- [Your task]: Copy out the items below word for word, from the line containing "What distance lies" through the last item.

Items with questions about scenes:
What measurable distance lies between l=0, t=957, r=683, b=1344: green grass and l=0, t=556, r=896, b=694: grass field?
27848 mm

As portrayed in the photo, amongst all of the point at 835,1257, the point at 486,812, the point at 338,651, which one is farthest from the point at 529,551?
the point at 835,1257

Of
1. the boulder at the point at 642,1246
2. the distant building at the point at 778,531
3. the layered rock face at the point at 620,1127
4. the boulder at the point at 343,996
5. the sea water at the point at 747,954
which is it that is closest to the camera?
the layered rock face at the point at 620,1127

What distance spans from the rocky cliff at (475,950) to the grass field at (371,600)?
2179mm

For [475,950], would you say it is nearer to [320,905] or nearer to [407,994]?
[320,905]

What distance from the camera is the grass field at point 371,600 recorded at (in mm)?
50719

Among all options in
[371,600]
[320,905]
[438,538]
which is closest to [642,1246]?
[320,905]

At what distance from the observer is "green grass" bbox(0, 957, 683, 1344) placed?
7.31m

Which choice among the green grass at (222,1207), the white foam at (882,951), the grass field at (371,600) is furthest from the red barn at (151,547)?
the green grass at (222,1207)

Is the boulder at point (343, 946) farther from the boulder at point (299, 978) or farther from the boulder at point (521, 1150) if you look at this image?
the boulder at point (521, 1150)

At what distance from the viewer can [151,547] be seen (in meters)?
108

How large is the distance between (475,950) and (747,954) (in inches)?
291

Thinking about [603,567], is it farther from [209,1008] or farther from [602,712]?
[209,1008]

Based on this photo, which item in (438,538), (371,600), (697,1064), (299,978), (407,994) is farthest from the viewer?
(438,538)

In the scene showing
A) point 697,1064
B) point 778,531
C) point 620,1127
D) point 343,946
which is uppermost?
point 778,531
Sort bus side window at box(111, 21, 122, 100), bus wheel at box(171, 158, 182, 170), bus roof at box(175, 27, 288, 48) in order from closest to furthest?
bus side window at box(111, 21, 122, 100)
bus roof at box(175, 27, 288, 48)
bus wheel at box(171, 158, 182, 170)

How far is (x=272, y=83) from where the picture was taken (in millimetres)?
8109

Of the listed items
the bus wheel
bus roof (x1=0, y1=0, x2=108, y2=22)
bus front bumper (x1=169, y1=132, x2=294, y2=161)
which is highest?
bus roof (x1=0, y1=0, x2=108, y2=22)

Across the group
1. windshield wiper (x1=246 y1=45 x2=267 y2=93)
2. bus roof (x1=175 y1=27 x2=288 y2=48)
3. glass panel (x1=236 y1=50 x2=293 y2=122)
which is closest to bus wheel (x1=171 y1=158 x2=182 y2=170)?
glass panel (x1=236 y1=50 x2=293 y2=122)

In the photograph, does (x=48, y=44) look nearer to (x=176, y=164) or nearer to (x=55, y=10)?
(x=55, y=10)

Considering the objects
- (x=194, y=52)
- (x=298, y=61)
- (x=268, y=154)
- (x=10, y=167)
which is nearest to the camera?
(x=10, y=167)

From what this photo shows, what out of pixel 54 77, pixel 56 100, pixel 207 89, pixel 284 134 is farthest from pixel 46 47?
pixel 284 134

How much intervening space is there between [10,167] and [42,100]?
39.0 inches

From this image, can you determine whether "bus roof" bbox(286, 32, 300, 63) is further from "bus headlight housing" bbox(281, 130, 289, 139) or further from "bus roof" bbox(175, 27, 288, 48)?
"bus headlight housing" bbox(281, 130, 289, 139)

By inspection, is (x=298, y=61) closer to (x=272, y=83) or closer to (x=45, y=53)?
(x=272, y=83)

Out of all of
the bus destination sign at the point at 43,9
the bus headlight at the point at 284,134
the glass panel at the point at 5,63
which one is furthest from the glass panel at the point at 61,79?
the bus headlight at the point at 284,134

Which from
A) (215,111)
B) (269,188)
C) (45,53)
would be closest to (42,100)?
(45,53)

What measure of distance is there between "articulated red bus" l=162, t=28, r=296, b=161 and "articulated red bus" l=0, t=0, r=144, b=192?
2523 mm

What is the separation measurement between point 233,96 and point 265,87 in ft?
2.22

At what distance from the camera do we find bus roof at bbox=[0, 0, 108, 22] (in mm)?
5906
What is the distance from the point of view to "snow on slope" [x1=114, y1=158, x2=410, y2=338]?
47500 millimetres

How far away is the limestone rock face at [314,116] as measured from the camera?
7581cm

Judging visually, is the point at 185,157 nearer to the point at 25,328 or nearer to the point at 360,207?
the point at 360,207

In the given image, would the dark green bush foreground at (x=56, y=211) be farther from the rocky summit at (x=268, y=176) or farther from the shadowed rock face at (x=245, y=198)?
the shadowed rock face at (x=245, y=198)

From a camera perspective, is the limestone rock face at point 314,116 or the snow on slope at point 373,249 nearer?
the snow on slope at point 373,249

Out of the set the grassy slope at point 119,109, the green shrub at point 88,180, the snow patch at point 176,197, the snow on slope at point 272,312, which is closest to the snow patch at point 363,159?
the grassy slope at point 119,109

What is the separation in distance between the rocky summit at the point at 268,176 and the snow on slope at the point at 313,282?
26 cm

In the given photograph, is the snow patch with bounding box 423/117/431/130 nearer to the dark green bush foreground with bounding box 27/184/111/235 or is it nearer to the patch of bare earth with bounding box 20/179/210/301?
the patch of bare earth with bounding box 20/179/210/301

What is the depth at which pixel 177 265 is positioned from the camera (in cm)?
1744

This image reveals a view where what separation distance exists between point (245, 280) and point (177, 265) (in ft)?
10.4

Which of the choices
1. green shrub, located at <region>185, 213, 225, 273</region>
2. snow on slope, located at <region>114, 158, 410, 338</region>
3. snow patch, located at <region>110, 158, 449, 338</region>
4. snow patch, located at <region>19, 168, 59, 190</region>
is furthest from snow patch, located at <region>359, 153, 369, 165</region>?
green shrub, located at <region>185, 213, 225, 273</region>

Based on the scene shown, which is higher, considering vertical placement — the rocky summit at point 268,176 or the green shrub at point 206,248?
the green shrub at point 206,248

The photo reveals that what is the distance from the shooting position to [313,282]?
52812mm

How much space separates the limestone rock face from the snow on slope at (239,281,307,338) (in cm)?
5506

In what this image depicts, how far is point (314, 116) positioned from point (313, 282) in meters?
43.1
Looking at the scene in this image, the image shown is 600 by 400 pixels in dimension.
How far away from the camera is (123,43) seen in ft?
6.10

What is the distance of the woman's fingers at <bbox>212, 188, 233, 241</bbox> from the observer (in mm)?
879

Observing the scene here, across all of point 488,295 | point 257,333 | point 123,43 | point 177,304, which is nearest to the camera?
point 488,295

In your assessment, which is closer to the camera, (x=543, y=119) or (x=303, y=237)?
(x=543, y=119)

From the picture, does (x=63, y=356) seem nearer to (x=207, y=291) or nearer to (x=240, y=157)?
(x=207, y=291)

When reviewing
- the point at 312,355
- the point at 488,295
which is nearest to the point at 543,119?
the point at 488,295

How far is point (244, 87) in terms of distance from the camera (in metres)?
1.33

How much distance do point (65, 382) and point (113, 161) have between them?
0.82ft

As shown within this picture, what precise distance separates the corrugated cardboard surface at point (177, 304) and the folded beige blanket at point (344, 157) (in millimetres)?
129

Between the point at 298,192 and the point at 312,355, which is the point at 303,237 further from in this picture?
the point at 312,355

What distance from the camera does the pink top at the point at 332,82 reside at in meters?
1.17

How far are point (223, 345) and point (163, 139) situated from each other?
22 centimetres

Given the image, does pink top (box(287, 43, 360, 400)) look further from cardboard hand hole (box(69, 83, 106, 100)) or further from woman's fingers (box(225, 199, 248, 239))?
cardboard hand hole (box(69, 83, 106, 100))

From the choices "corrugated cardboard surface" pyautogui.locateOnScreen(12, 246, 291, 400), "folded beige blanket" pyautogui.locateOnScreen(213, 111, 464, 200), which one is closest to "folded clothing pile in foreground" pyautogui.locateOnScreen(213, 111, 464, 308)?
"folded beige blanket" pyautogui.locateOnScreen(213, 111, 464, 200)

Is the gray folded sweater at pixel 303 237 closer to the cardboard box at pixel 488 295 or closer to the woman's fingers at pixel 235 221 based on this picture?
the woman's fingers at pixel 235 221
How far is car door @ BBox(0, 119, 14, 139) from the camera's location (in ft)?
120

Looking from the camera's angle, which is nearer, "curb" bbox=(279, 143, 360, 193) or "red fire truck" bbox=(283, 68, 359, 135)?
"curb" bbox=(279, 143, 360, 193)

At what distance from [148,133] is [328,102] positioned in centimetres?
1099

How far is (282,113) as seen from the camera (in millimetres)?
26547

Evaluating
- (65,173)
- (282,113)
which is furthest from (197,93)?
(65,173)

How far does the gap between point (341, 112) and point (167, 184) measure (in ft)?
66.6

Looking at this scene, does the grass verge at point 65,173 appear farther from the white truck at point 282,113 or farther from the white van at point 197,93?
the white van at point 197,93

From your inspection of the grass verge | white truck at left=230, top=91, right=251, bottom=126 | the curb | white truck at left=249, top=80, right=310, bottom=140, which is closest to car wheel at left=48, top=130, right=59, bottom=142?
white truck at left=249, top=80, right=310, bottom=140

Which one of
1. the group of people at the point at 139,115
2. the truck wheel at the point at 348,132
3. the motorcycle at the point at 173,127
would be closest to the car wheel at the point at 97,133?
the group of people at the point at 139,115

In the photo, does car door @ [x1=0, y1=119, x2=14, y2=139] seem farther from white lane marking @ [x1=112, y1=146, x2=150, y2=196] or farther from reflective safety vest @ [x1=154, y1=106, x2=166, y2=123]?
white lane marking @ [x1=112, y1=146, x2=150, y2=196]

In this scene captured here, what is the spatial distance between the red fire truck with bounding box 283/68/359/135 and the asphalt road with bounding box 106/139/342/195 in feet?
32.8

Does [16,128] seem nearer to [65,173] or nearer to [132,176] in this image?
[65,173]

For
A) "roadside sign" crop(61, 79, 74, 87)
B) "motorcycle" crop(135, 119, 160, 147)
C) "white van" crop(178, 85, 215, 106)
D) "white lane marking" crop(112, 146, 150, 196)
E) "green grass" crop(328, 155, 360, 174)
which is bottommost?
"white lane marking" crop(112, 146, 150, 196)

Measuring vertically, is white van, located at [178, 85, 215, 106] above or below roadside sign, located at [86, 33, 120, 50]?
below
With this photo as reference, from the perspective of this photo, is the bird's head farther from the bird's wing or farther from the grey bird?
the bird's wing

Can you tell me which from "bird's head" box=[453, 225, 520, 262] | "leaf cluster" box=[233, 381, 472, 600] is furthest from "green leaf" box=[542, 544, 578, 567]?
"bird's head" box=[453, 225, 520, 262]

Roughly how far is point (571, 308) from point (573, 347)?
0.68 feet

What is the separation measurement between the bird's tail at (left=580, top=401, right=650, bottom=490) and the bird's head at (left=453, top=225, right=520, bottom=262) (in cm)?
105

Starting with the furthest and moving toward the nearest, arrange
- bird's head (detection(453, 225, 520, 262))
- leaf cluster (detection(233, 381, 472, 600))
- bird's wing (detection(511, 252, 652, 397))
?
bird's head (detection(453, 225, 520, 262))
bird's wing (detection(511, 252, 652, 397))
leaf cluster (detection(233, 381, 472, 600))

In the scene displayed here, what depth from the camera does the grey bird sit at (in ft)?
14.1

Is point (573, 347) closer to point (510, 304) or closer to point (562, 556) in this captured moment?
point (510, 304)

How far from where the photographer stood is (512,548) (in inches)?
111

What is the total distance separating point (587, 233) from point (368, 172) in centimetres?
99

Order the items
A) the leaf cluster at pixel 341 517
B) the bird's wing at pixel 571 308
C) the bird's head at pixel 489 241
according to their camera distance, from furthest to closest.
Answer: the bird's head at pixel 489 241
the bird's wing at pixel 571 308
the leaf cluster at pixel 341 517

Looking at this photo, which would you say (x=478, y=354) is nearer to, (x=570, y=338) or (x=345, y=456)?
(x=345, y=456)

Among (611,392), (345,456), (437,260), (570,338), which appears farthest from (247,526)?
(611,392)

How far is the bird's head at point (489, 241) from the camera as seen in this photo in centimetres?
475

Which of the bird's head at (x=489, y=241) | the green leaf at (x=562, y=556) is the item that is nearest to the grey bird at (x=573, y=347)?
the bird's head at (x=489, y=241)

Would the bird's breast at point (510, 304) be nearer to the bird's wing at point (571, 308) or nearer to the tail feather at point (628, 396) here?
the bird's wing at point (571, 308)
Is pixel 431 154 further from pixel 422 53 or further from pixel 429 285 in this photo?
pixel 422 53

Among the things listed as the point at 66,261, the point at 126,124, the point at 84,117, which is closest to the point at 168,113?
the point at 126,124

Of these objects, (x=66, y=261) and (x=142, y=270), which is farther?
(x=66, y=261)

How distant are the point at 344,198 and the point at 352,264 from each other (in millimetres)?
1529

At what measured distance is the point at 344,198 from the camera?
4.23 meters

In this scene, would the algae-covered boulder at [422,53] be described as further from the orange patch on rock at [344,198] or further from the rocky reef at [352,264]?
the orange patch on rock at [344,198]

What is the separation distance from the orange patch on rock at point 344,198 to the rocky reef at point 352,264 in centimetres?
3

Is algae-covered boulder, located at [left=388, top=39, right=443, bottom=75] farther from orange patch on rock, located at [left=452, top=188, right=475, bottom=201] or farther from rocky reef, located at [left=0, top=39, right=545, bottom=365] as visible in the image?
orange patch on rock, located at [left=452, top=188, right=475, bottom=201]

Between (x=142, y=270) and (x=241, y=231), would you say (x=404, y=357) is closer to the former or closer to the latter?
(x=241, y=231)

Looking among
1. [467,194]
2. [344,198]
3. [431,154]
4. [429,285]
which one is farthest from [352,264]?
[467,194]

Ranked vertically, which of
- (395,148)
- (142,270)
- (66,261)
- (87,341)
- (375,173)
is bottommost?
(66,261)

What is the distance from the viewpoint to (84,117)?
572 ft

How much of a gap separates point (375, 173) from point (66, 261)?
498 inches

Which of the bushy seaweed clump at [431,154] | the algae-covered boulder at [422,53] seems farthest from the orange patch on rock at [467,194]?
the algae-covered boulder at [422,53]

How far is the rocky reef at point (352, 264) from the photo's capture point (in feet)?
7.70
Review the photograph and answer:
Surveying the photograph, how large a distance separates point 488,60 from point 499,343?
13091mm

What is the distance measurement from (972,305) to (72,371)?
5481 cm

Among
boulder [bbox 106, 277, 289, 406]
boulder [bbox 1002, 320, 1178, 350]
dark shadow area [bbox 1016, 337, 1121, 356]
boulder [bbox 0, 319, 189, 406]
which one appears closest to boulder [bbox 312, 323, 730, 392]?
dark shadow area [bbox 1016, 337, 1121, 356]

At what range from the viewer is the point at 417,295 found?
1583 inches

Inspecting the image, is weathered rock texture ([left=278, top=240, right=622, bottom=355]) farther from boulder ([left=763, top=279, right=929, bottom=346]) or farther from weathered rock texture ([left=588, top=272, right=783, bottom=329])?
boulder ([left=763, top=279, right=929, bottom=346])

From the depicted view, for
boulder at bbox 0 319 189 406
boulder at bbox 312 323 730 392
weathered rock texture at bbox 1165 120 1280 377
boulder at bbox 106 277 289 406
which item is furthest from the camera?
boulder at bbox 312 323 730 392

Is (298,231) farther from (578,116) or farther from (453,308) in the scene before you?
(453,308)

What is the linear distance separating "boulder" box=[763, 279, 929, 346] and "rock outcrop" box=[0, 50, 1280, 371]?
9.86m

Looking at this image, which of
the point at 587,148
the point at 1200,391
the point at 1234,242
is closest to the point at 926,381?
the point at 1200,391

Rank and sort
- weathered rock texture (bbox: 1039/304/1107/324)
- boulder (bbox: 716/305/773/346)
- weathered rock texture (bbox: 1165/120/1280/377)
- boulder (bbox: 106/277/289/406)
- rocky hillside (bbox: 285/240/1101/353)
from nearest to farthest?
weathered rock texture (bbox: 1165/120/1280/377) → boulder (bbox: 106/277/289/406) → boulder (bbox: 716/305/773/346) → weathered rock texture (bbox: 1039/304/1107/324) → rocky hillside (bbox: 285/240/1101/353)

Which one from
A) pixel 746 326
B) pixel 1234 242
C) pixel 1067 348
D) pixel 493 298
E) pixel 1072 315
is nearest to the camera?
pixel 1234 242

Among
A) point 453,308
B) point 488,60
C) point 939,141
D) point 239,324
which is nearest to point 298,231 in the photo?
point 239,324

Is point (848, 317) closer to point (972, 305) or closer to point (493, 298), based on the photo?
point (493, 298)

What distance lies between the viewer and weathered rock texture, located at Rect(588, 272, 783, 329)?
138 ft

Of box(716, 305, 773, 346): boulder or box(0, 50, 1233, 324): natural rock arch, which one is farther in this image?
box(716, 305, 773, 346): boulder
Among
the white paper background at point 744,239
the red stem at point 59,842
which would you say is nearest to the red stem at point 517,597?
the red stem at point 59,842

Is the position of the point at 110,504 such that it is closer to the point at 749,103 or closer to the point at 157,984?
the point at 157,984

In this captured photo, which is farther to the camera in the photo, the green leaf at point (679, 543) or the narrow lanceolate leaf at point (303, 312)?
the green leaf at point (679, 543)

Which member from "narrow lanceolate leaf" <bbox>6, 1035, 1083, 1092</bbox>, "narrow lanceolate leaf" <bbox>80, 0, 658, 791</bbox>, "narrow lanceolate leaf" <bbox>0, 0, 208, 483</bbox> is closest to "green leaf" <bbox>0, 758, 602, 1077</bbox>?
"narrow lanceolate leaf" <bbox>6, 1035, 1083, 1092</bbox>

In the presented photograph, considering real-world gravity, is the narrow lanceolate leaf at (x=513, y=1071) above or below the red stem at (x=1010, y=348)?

- [Right answer]:
What distance lies between the viewer and weathered rock texture, located at Rect(588, 272, 783, 329)?
138 ft

Of box(716, 305, 773, 346): boulder or box(0, 50, 1233, 324): natural rock arch, which one is farther in this image?
box(716, 305, 773, 346): boulder
Among
the white paper background at point 744,239
the red stem at point 59,842
which would you say is nearest to the red stem at point 517,597?
the red stem at point 59,842

Is the position of the point at 110,504 such that it is closer to the point at 749,103 or closer to the point at 157,984?
the point at 157,984

In this captured photo, which is farther to the camera in the photo, the green leaf at point (679, 543) or the narrow lanceolate leaf at point (303, 312)?
the green leaf at point (679, 543)

Which member from "narrow lanceolate leaf" <bbox>6, 1035, 1083, 1092</bbox>, "narrow lanceolate leaf" <bbox>80, 0, 658, 791</bbox>, "narrow lanceolate leaf" <bbox>0, 0, 208, 483</bbox> is closest to "green leaf" <bbox>0, 758, 602, 1077</bbox>?
"narrow lanceolate leaf" <bbox>6, 1035, 1083, 1092</bbox>

In the presented photograph, considering real-world gravity, is the narrow lanceolate leaf at (x=513, y=1071) above or below the red stem at (x=1010, y=348)?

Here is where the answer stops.